Could you carry on the article about online data and democracy, starting after its last sentence and setting aside the material that comes after it?

## BEGIN EXTRACT

Is the internet a danger to democracy?

Worries about the use of online data to target votes aren’t limited to the Brexit referendum and the US presidential election. Critics say these tactics are being used around the world. Simon Wilson reports.

Has democracy been hacked?

The jury is still out on the extent to which political-consulting firm Cambridge Analytica’s harvesting of Facebook data and psychology-based micro-targeting methods genuinely influenced the 2016 Trump campaign, or the Brexit vote. Perhaps no clear verdict will ever be delivered. In the US, notwithstanding Mark Zuckerberg’s grillings on Capitol Hill last week, policymakers remain much more focused on Russian interference than the impact of Cambridge Analytica’s tactics.

In the UK there is an overwhelming sense among the political class that Brexit is traumatic enough without digging too deeply into whether Vote Leave manipulated electoral law to circumvent spending limits by channelling an extra £625,000 to another campaign (as a whistleblower claims). Those like Leave.EU’s Arron Banks, who once boasted in print of Cambridge Analytica’s involvement, now play it down – and in the post-truth age nobody seems to care much.

Isn’t that a bit too sanguine?

Maybe so. It’s true that as a result of the Channel 4 exposé last month, Cambridge Analytica has come to appear laughably inept rather than wickedly omnipotent. Believing that they were wooing a Sri Lankan client, the firm’s chief executive Alexander Nix and a senior colleague made implausible boasts about the scale of their involvement in the Trump campaign, and described dirty-tricks tactics such as honey traps and bribes. (Nix has now been suspended by his board – a meaningless public-relations move, say critics.) In the film, he no longer appeared to be a smooth-talking seer and more a bit of a buffoon. But the reality perhaps lies between the two extremes. Certainly the story of Cambridge Analytica, and its parent/sibling company SCL, remains a disturbing and salutary one.

## END EXTRACT
## BEGIN DATA SHOWN

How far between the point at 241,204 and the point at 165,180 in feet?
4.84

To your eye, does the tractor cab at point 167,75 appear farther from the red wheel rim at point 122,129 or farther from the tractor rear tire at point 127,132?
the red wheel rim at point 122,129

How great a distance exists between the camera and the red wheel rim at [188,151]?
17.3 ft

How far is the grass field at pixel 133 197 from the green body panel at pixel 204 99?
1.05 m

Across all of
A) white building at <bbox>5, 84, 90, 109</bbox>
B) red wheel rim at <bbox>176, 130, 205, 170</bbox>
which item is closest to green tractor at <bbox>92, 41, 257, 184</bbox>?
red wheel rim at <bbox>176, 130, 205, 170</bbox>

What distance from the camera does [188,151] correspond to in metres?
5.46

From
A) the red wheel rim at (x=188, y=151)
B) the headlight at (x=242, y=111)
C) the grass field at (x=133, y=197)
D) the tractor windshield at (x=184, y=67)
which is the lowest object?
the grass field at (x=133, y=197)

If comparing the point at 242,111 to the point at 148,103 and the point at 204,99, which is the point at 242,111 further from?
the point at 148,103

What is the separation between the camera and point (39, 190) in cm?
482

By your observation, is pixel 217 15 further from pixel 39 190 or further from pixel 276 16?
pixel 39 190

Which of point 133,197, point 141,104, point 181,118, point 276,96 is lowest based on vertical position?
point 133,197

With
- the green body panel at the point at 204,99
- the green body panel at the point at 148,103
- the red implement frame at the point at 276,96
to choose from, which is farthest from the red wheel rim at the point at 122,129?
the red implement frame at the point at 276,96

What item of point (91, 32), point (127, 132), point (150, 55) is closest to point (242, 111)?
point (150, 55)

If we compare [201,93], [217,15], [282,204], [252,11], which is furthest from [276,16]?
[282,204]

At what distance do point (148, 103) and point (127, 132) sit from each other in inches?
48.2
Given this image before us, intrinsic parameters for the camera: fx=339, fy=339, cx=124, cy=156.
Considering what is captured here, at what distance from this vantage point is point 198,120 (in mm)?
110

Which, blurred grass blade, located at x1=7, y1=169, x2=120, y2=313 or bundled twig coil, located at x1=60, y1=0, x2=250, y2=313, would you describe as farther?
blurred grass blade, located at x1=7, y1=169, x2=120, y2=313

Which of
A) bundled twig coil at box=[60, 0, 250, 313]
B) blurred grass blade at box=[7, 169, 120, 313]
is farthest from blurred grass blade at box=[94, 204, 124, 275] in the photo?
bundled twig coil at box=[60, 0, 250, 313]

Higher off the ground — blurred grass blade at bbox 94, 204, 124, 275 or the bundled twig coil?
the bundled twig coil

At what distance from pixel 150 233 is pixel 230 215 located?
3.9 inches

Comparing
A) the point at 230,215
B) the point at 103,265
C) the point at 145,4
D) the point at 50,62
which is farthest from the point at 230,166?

## END DATA SHOWN

RESULT FOR THIS TASK:
In what way?

The point is that whether or not Cambridge Analytica swung Trump’s victory or Brexit, it has shown how easy it might be to influence votes if you have a rich backer. SCL was founded by Nigel Oakes (under the scientific-sounding name Strategic Communication Laboratories) in 1993, and in its early days was involved in “marketing aromatics” – the use of scents to make shoppers spend more money. In 2005 it positioned itself as the first political consultancy to offer psychological warfare services, or “psyops”, to the British military.

It moved on to deploy its brand of micro-targeted propaganda on election campaigns in the developing world, before setting up Cambridge Analytica as a subsidiary in 2013 with the support of Robert Mercer, a billionaire Republican donor, and Steve Bannon, who ran the Mercer-funded right-wing opinion site Breitbart. Mercer invested $10m with the aim of influencing the 2014 congressional elections, claimed one former employee in The Washington Post (he had put a similar amount into Breitbart). Bannon then allegedly signed off on spending nearly $1m to acquire data including Facebook profiles. Cambridge Analytica later won contracts first on Ted Cruz’s presidential campaign, then on Trump’s, which ultimately paid it $5.9m for its services.

Why is all this disturbing?

Effective democracy depends on public debate and deliberation, on political parties that run public campaigns, on transparency and a basis on which governments can be held to account. Micro-targeting on the basis of data-harvesting leads to a more fractured democracy in which false claims cannot be subjected to public scrutiny and it’s easier to exceed spending limits. This undermines the idea that voters are not the unwitting tools of propaganda machines. So these events are worrying as a guide to what could happen to democracy in the future. The age of Facebook – an age where users are not consumers, they’re the product – is an ideal breeding ground for misinformation and mass-data gathering. And there are signs that more and more money is being spent in these channels to influence elections across the world.

How widespread is the problem?

Take Latin America, where Andrés Sepúlveda, a now-jailed hacker, has given a compelling account to Bloomberg of his illegal work – hacking opponents, stealing campaign strategies and manipulating social media – across the region. He claims to have spent $600,000 on Enrique Peña Nieto’s successful presidential campaign in Mexico in 2012. Or Africa, where Cambridge Analytica was paid $6m for its work for Kenya’s Uhuru Kenyatta last year, amid chaotic elections that were characterised by micro-targeting and misinformation.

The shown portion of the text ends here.